## Exercise details
This task asks for the lines from the one with "Girls Tween Bedding" to the final line below, repeated exactly, with pictures omitted.

## Records from a data source
= Beginning of Section =

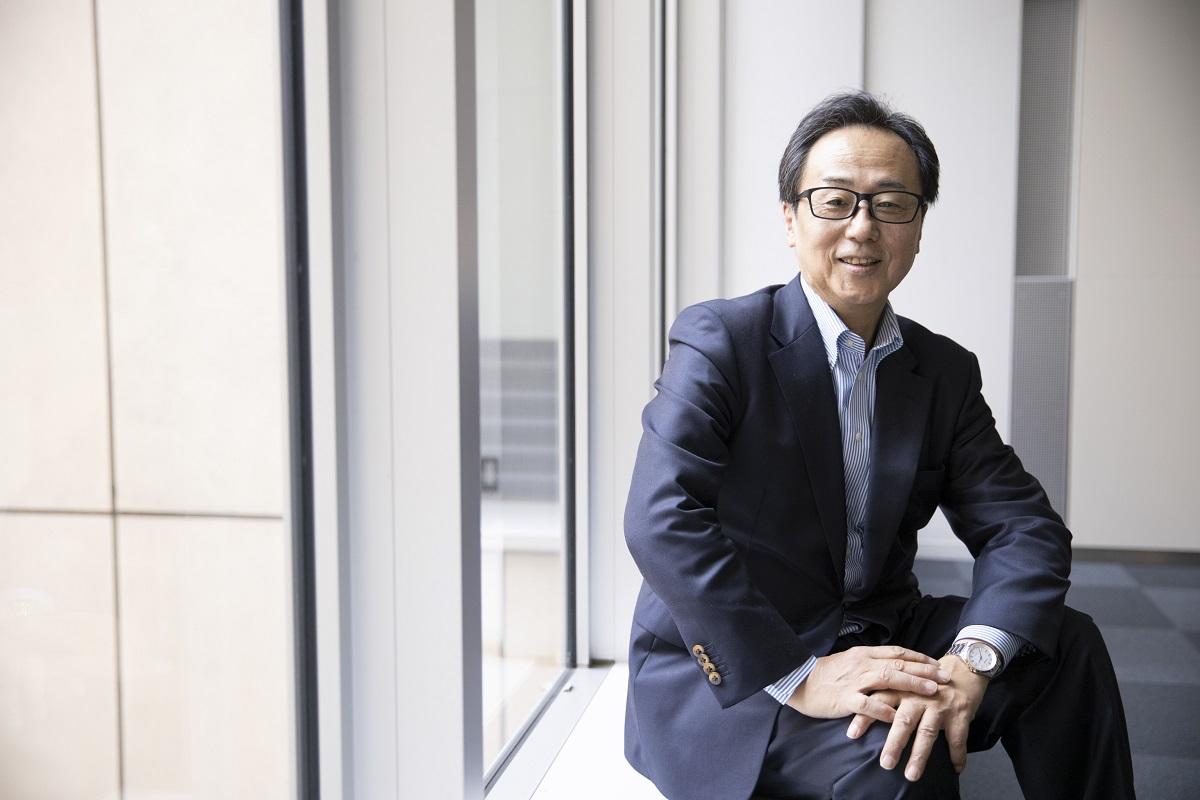杉浦正和さんインタビュー「自分でコントロールできる運がある」05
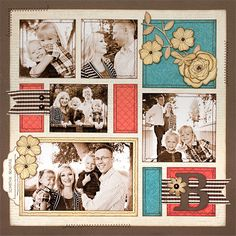5 or more photos scrapbook layout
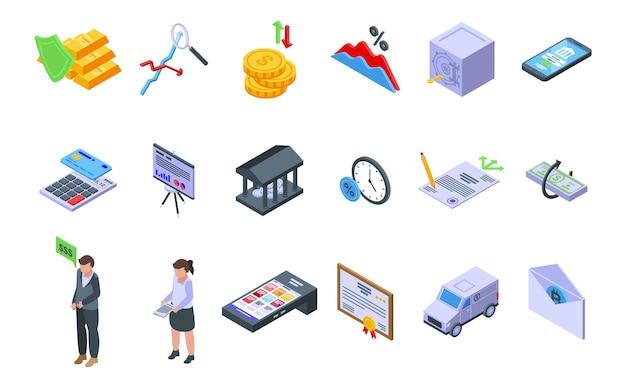 Bank rezerwuje ikony zestaw izometryczny wektor. sprawdź złote pieniądze. skarbonka księgowa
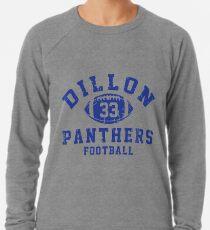 Dillon 33 Panthers Football Lightweight Sweatshirt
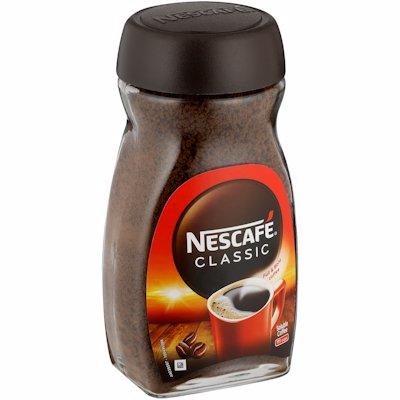 NESCAFE CLASSIC INSTANT COFFEE 200G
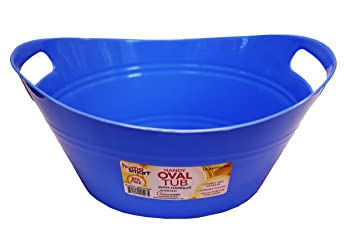 Amazoncom Oval Plastic Storage Tubs With Handle Small Size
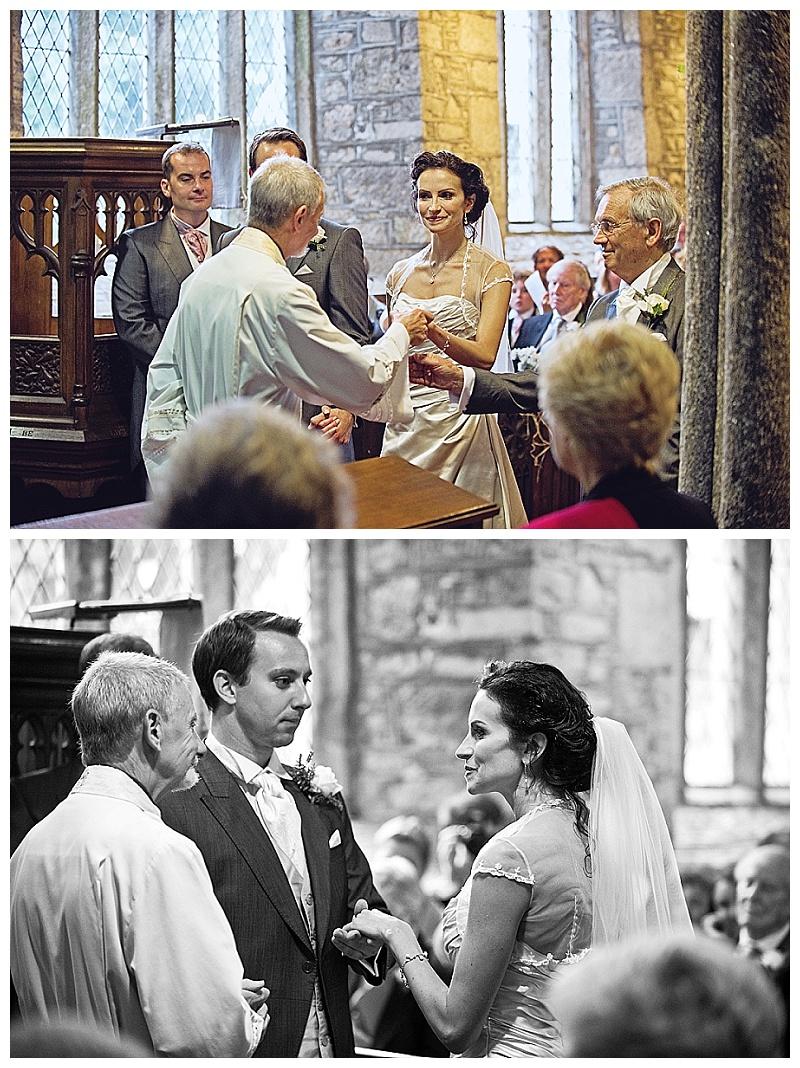 Devon wedding photographer_0410
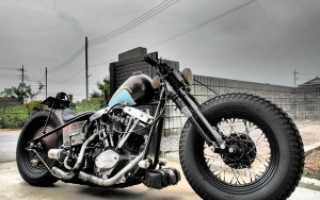 Боббер мотоцикл что такое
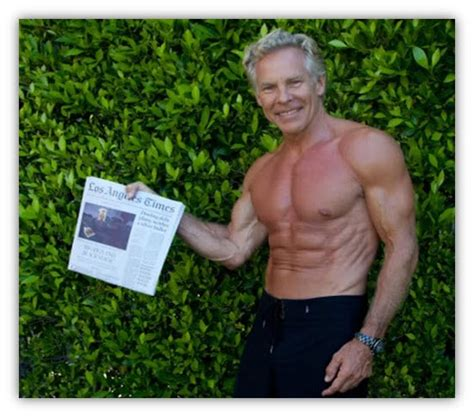 diet for a 70 year old women picture 3
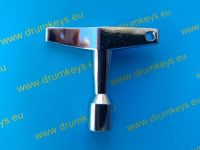 Noname drum key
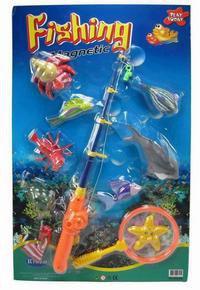 """Игровой набор """"рыбалка"""", Rinzo (Ринзо)"""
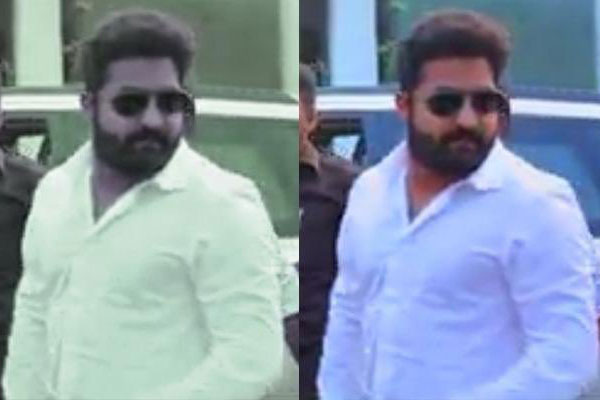 NTR's bulky look: A Fake Story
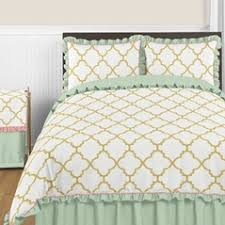Girls Tween Bedding by Teen Bedding Sets In Full And Queen Sizes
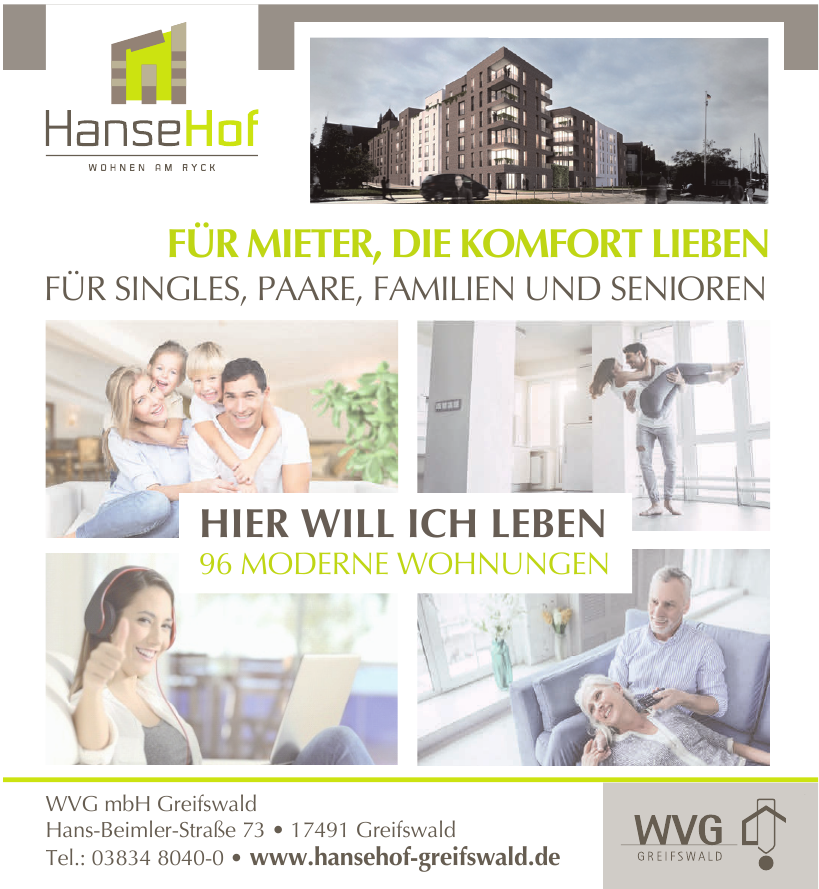 WVG mbH Greifswald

= End of Section =

## Answer for the task
Girls Tween Bedding by Teen Bedding Sets In Full And Queen Sizes
 WVG mbH Greifswald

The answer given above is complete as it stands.